- [WORK TO BE COMPLETED] Gather every line of the records below that contains the string "emerging". Case counts, so only lines where the letters match in case qualify.

- [Saved data entries]
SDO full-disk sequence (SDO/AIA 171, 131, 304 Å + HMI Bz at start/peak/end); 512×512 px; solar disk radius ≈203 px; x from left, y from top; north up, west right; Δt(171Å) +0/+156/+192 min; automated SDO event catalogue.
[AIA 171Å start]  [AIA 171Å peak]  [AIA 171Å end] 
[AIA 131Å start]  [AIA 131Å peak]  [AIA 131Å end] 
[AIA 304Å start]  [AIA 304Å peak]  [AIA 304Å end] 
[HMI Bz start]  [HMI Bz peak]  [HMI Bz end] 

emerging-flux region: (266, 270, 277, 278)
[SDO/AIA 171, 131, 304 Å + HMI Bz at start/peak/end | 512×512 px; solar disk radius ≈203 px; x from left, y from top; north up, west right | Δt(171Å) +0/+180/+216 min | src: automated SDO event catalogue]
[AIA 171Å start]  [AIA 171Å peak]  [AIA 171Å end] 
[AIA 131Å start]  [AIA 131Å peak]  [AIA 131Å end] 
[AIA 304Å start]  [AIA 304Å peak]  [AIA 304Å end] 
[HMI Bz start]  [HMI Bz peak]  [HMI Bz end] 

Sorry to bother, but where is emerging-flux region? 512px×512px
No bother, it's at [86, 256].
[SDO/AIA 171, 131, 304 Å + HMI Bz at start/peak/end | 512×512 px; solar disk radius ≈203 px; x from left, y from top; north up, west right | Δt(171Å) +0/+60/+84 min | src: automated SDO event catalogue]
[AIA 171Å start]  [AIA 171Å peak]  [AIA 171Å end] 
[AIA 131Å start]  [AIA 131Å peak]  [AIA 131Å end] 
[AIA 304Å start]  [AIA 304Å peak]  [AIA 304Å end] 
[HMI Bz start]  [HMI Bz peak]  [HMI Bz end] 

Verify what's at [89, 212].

- [OUTPUT OF THE TASK]
emerging-flux region: (266, 270, 277, 278)
Sorry to bother, but where is emerging-flux region? 512px×512px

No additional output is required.